I would have mentioned more in the _Prelude to the Afternoon of a Faun_ that he really tore down tradition from the past by emphasizing/exploiting the tritone interval. Not just in the famous opening melody, but in the counterpoint (like the horns passage), but in the harmonies (both vertical and horizontal--like a prevalence of chords whose roots are a tritone apart). Absolutely ground-breaking at the time. It's like an "emancipation of the tritone" so-to-speak. Gives that unique sense of ambiguity. Not only that, but it's what gives the satisfying resolution at the end when the tritone resolves to the fourth (as in the melody).

Debussy's piano pieces are my favorite of modern times. Not just because of the obvious harmonic language, etc., but because of the *pianism* itself. If I was to teach a modern composition student how to write for the piano, I would most certainly use Debussy as a model, even over Shostokovich, Bartok, Stravinsky, and others. Debussy, more than anyone else IMO, showed that there are literally at the very least a half a dozen very unique and interesting ways to play a single idea on the piano, and so a composer can figure out what technique best suits the idea he has in mind instead of just resorting to the same old same old.


----------



## Manxfeeder

Torkelburger said:


> It's like an "emancipation of the tritone" so-to-speak.


Interesting observation. The use of tritones goes all the way back to Perotin, but it does seem like the 20th Century had an obsession with those things.


----------



## Tchaikov6

Neo Romanza said:


> Not a fan of any of the mélodies?
> 
> P.S. Debussy is my favorite composer above all others.


Love the melodies but not enough to make my list as individuals.


----------



## RMinNJ

I loved your video!! I really laughed out loud too -- hysterical. And informative!


----------



## starthrower

Violadude is our Victor Borge of classical instruction videos. But without the piano.


----------



## fluteman

Torkelburger said:


> Nice video, violadude! Yes, I am also a Debussy fanboy. He has always been in my top 5 favs of all time. Violadude, I think you chose the best pieces for your introductory video. It is too bad you couldn't fit 6 on there as the SQ would be great to include as well.
> 
> It would be nice if you could show more scores in your videos with analysis. I saw a brief score analysis in the Stravinsky video, but more would be helpful. Also, in Andreyev's videos, he plays reductions of the score on the piano and videos his hands on the keys...sometimes at a slower tempo, and it is quite insightful. Not sure if you have a piano or piano chops, though.
> 
> I would have mentioned more in the _Prelude to the Afternoon of a Faun_ that he really tore down tradition from the past by emphasizing/exploiting the tritone interval. Not just in the famous opening melody, but in the counterpoint (like the horns passage), but in the harmonies (both vertical and horizontal--like a prevalence of chords whose roots are a tritone apart). Absolutely ground-breaking at the time. It's like an "emancipation of the tritone" so-to-speak. Gives that unique sense of ambiguity. Not only that, but it's what gives the satisfying resolution at the end when the tritone resolves to the fourth (as in the melody).
> 
> Debussy's piano pieces are my favorite of modern times. Not just because of the obvious harmonic language, etc., but because of the *pianism* itself. If I was to teach a modern composition student how to write for the piano, I would most certainly use Debussy as a model, even over Shostokovich, Bartok, Stravinsky, and others. Debussy, more than anyone else IMO, showed that there are literally at the very least a half a dozen very unique and interesting ways to play a single idea on the piano, and so a composer can figure out what technique best suits the idea he has in mind instead of just resorting to the same old same old.

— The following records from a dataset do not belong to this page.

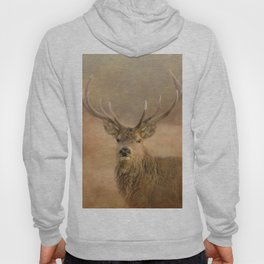 Autumn Stag Hoody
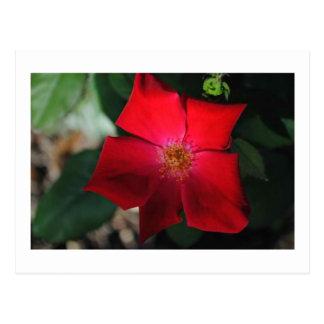 Rojo rojo de la flor/de Flor Tarjeta Postal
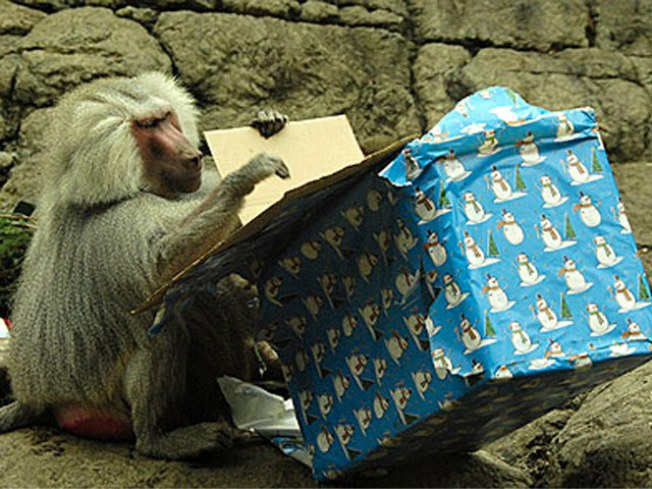 Holiday Must: Zoo Animals Go Ape for Gifts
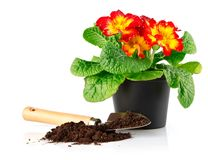 Flowerpot with red flowers and soil in shovel Stock Images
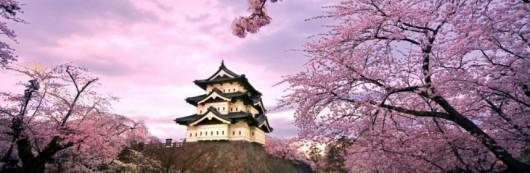 Japonia - Kwitną wiśnie 6
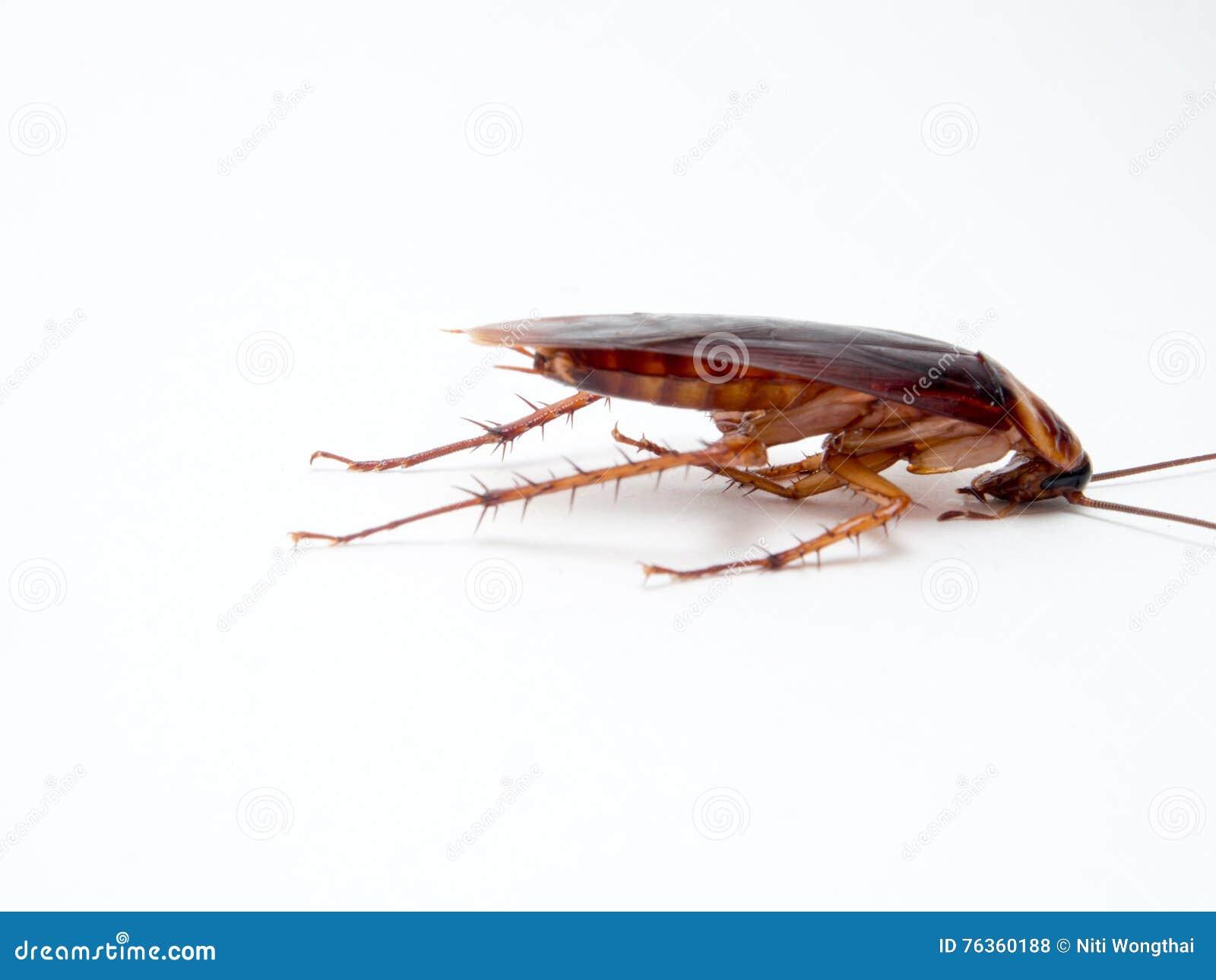 Leiden de kakkerlakken kleine dieren het ergeren af veroorzaakt van ziekte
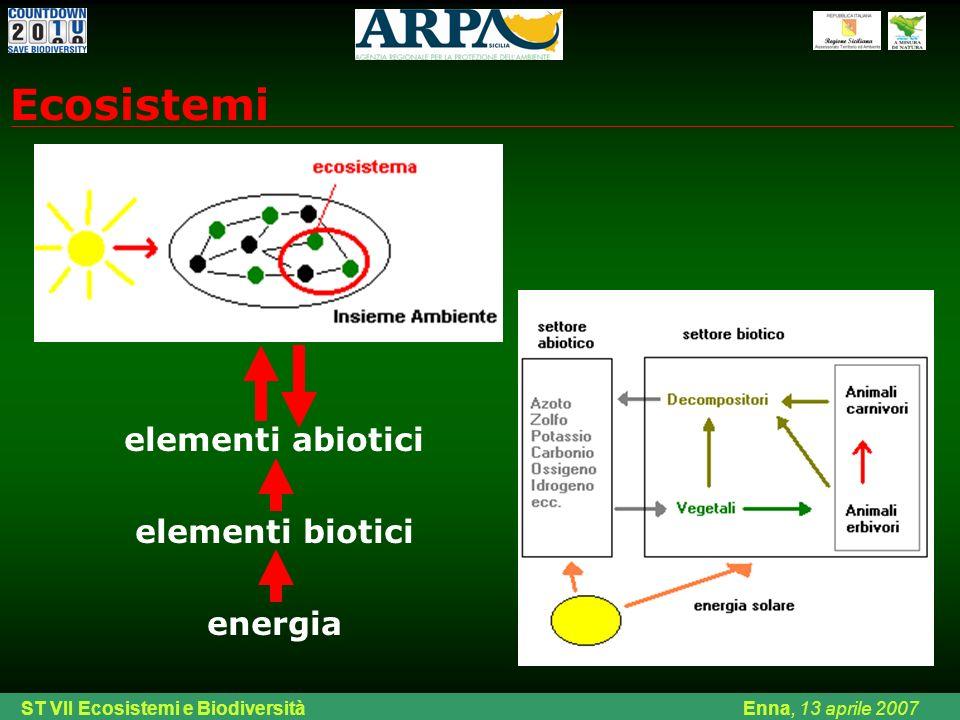 Ecosistemi elementi abiotici elementi biotici energia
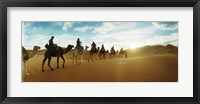 Framed Tourists riding camels through the Sahara Desert landscape led by a Berber man, Morocco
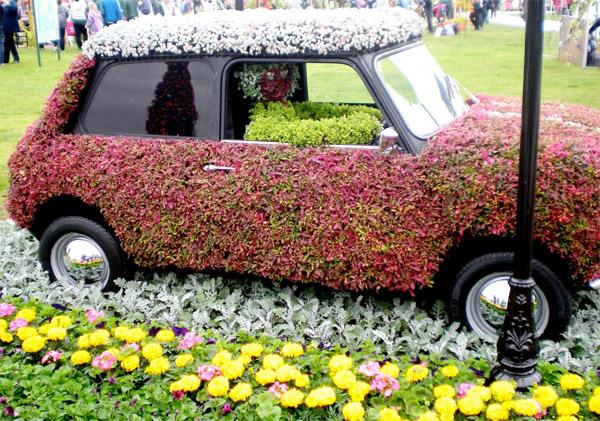 Auto Verdi - Fiori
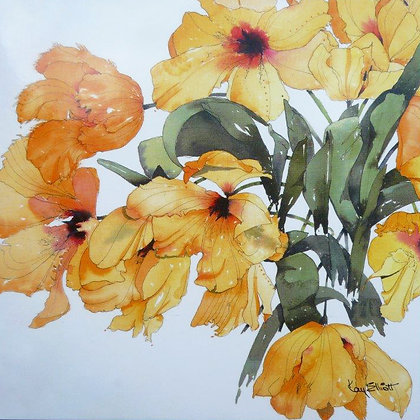 Gold Parrot Tulips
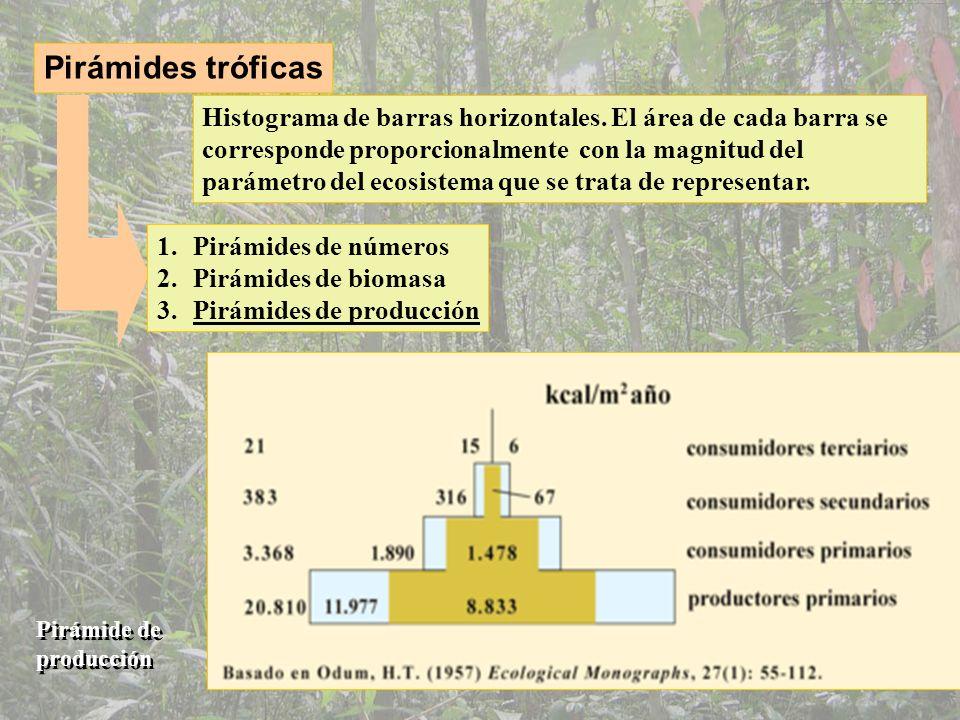 La regulación del ecosistema Estrategas de la k y estrategas de la r dN/dt = r N Tasa de crecimiento Potencial reproductivo Efectivo de la población Medio ideal Crecimiento de una población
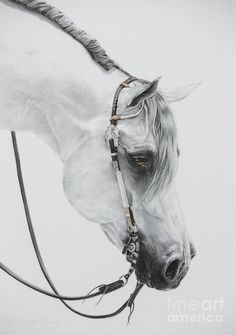 Grey Horse Print featuring the pastel Sterling by Joni Beinborn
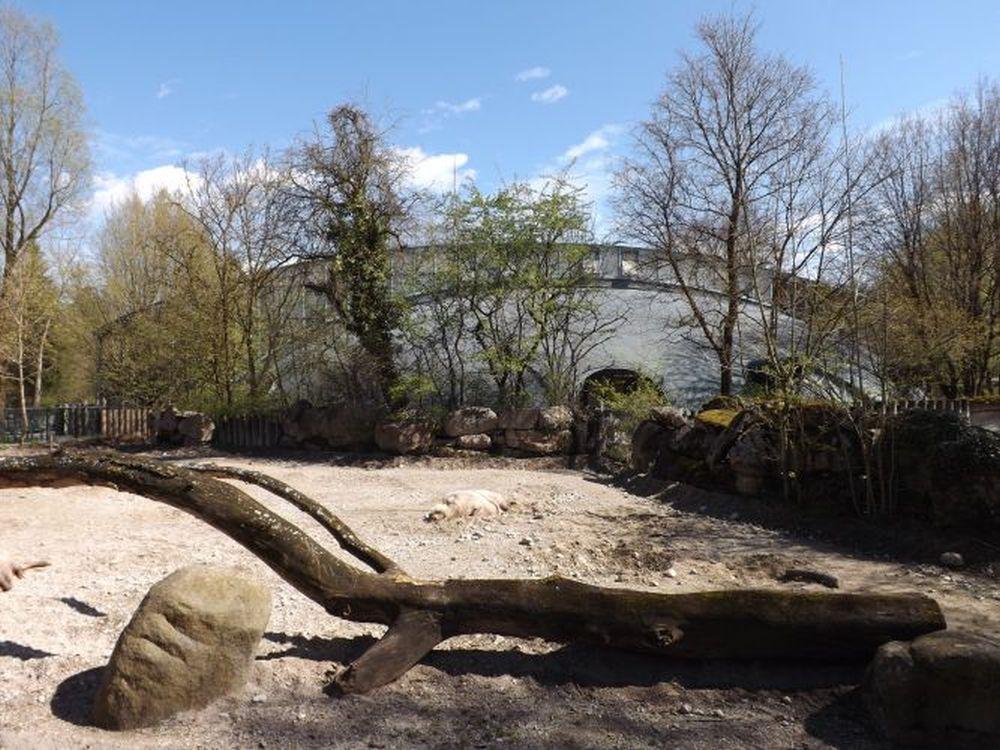 Nashornhaus von der Bartschweinanlage aus gesehen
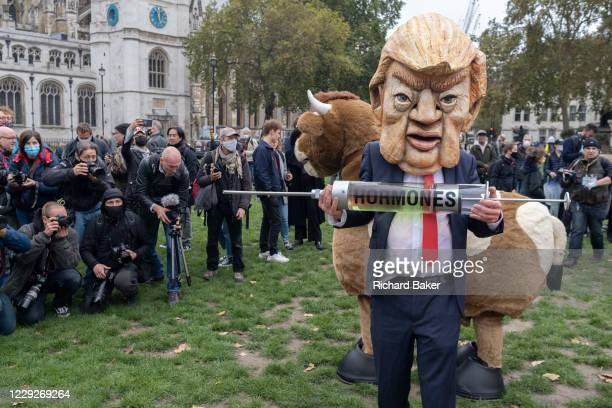 Ten days ahead of the US Presidential elections, a Donald Trump lookalike holds a symbolic syringe containing the hormones that protesters say will...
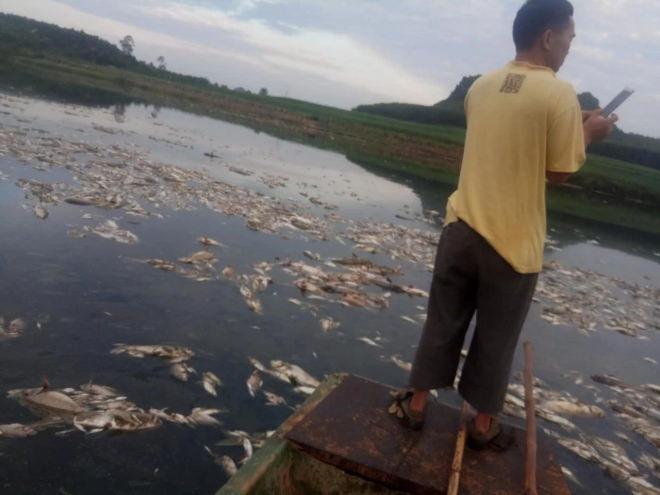 大快人心毒死50多万斤鱼致养殖户损失300多万元的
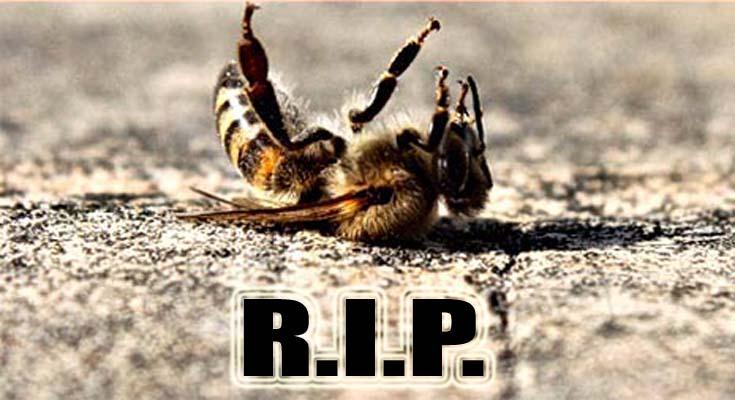 PRVO DUGOROČNO ISTRAŽIVANJE POTVRDILO: Najpopularnijih svjetski pesticid ubija pčele na cijeloj planeti
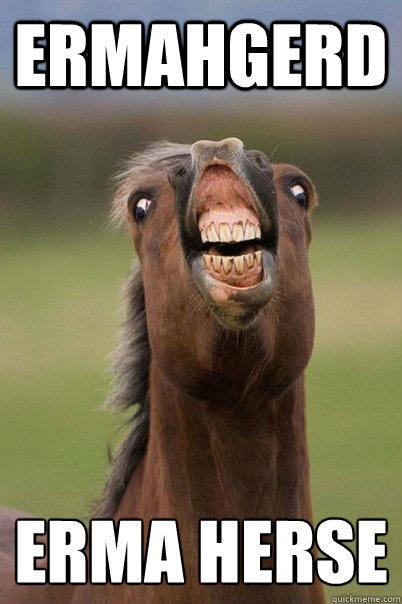 ermahgerd erma herse   Derp Horse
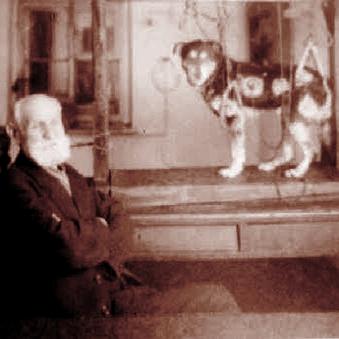pavlov_dog_psicotecnica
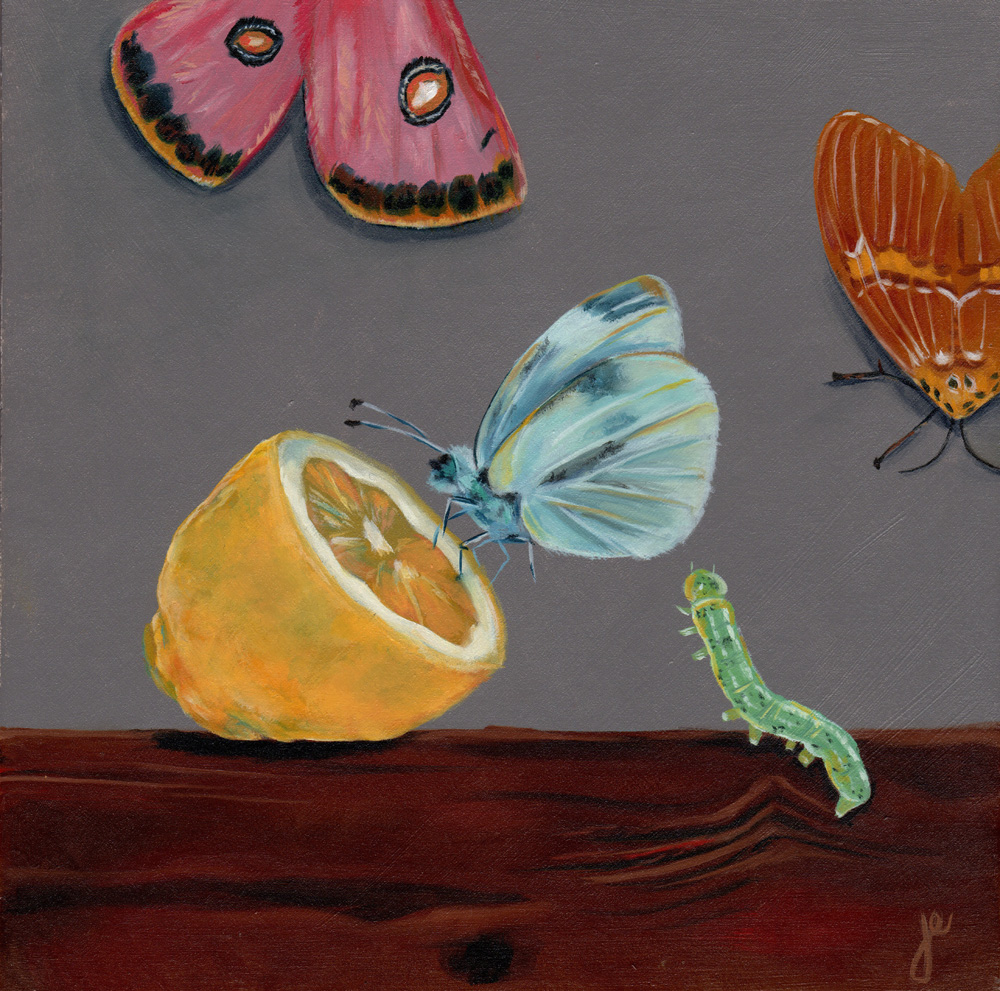 """moths in the kitchen 10   oil on wood 8"""" x 8"""""""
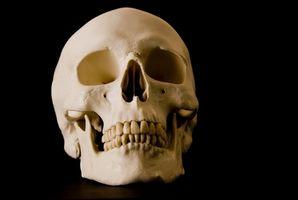 Skull sviluppo in maschio umano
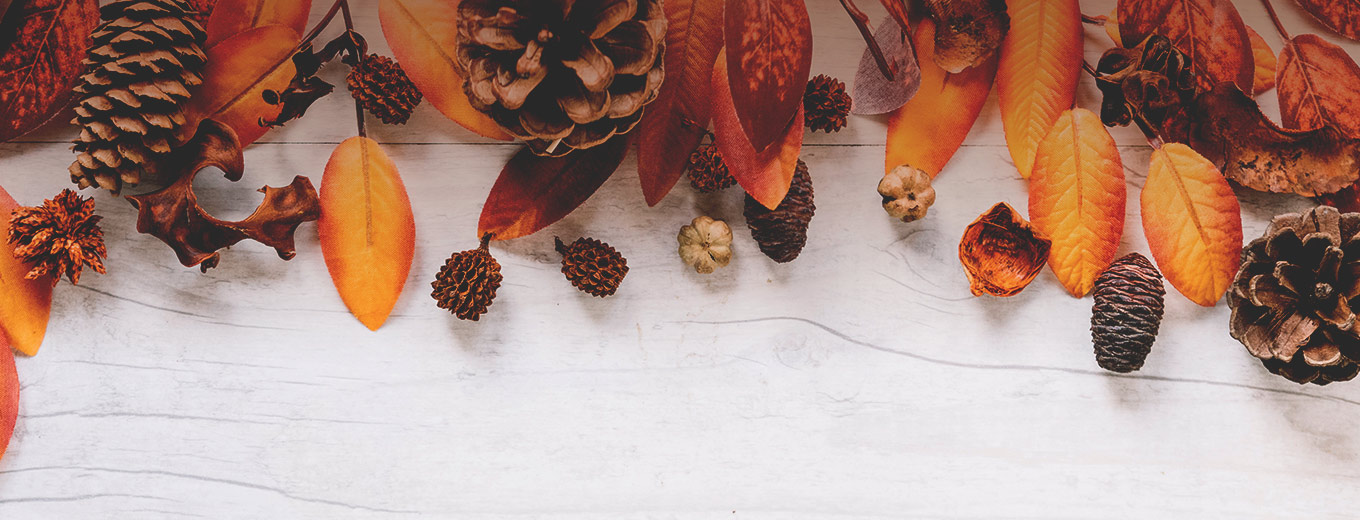 Autumn leaves and pinecones resting on white wood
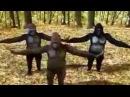 La bize her yer ankara maymun çok komik :D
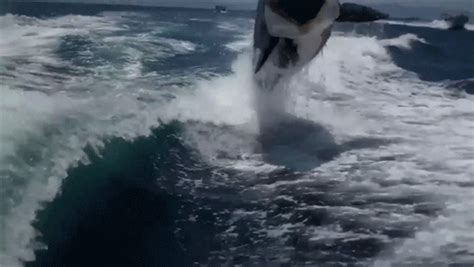 Youtube Film The Glass Bottom Boat by Watch A Bunch Of Killer Whales Chase A Boat Give A Couple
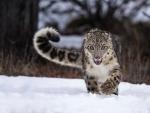running snowleopard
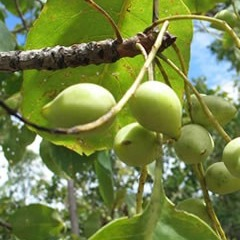 Australia - Kakadu Plum - Australian Native Superfruits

Wow. Great post, well said on all counts. Thanks. IMHO, Prelude to the Afternoon of a Faun really ushers in the modern music era, and not just due to tritones. Of course, as a flute player, I am grateful that it ended a 71-year drought for great solo flute music in the European classical tradition, after Schubert's Introduction and Variations on a theme from Die schone Mullerin of 1823.

Still, my favorite Debussy is his solo piano music.

edit: Great video, violadude. Again, wow.


----------



## 89Koechel

fluteman - Excellent post of your own, the 11:31. Well, as a FLUTE MAN, I'm sure you favor the Debussy composition - Sonata for Flute, Viola and Harp. There's a certain BALANCE that Debussy had, between the suggestive/impressionistic (somewhat like French painters had) and the solid basics. Thanks also, for that example of Schubert's Die Schone Mullerin, and the theme - I'm sure that hardly any of us were aware of this parallel, before.


----------



## Cortot

I made a video: composers influenced by Debussy. With this video, I think it can be seen why Debussy was the first modern composer and one of the most influential composers of all time (perhaps the most influential after Bach).


----------



## Mandryka

Cortot said:


> I made a video: composers influenced by Debussy. With this video, I think it can be seen why Debussy was the first modern composer and one of the most influential composers of all time (perhaps the most influential after Bach).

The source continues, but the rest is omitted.